The U.S. should work with various parties in key areas on repairing the relationship between religion and political authority. Tunisia will need an alternative to the broken laicist tradition of the Bourguibist era, one that allows religious actors some latitude in the political sphere while requiring their moderation. This is critical for fostering reconciliation and for ensuring that religious groups remain committed to the civic state.

In addition to reforming police education, a political strategy needs to be implemented to penalize police abuse and corruption and improve the public’s confidence in the police and demonstrate that reform is happening.

The U.S. should seek to expand current collaborative worker-training programs, administered through USAID, and help forge greater public-private cooperation while empowering private organizations to carry educational reform forward.

Reform should promote English language education both through the official educational system and through outside sources such as AMIDEAST. Such programs are necessary to attract greater multi-national investment, just as they are critical for opening Tunisia to international academic exchange, politics and commerce.

ECONOMIC

Support Tunisian initiatives to fight anti-corruption and create a new economic culture. Tunisian Prime Minister Youssef Chahed has called for a “total war against corruption.” The U.S. should provide technical, analytical and political support to the Tunisian government and NGO anti-corruption efforts. This could take the form of a coordinated campaign with government, media, and partners from other sectors who recognize that corruption is a national security issue that undermines the republican government.

All direct U.S. economic aid programs, whether the aim is to foster micro-finance or entrepreneurship, should be designed and evaluated in light of the political goal of reducing the harmful propensity for “machine politics.”

Critical to the country’s economic vitality is developing an entrepreneurial culture which encourages young Tunisians to create their own business opportunities.

Conclude a full bilateral trade agreement.

Build on programs begun under President Obama, including an entrepreneurship fund that provides start-up capital to young Tunisian entrepreneurs. The Tunisian American Enterprise Fund (TAEF), administered by USAID, plans to invest $100 million in diverse industries and across geographic regions within Tunisia over a ten-year period ending in 2027.

Establishing an independent and transparent philanthropic sector through legal reform is a vital first step. The U.S. economic strategy needs to combine with and reinforce new opportunities for fostering reform of Tunisia’s political economy. In conjunction with civil society and independent media organizations, it is important to establish a public, fact-based source of information about what foreign funds are coming into the country and to what parties they are going.

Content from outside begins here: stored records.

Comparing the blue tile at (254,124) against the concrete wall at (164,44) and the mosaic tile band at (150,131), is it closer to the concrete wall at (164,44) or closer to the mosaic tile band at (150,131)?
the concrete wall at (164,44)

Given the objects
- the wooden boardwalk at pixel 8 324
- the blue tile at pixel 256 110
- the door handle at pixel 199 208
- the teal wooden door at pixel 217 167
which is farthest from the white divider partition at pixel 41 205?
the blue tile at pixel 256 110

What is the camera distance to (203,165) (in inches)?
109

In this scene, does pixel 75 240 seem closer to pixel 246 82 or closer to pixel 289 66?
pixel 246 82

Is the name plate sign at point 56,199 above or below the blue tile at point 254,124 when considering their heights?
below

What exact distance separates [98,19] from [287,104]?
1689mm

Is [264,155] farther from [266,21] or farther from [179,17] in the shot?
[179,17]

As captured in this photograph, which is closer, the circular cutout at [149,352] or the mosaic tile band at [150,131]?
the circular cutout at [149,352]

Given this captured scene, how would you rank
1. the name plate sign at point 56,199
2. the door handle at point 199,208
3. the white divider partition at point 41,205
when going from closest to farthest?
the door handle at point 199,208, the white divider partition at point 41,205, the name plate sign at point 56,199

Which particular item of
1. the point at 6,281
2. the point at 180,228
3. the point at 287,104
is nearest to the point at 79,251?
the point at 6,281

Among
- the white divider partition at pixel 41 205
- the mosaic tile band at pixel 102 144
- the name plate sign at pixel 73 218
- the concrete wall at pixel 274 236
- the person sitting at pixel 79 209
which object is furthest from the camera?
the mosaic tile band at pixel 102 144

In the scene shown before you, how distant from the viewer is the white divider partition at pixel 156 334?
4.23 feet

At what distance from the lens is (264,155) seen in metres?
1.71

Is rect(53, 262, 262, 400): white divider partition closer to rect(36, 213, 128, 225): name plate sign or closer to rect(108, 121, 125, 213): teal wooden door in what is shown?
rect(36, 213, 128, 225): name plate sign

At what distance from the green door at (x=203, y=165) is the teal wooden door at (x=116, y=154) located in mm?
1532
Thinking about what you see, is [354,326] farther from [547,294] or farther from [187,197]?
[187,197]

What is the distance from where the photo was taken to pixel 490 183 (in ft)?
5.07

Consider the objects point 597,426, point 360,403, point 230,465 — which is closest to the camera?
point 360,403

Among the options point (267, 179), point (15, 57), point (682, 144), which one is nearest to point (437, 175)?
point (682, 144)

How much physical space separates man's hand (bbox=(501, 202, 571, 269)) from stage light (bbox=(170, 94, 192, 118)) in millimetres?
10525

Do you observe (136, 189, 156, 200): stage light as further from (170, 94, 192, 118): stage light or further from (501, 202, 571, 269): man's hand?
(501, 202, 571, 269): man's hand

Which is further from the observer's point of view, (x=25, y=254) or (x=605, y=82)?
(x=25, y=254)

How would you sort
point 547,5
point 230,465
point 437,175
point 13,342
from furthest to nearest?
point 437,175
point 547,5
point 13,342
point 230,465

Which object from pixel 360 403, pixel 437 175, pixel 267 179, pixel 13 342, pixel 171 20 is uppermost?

With over one million Tunisians living abroad, the U.S. needs to develop an outreach program to empower these communities to help their native land.

MILITARY

The Tunisian military’s enhanced reputation should be utilized as a vehicle for national integration by opening up opportunities to Tunisians from the country’s neglected southern areas.

The U.S. could also offer more opportunities for Tunisian officers to study at U.S. military schools, but more importantly, a formal and comprehensive effort to reform officer training inside Tunisia is needed. For this, officer education needs to emphasize not just complex military operations in urban environments and the interior regions, but also rule of law and tactical economics.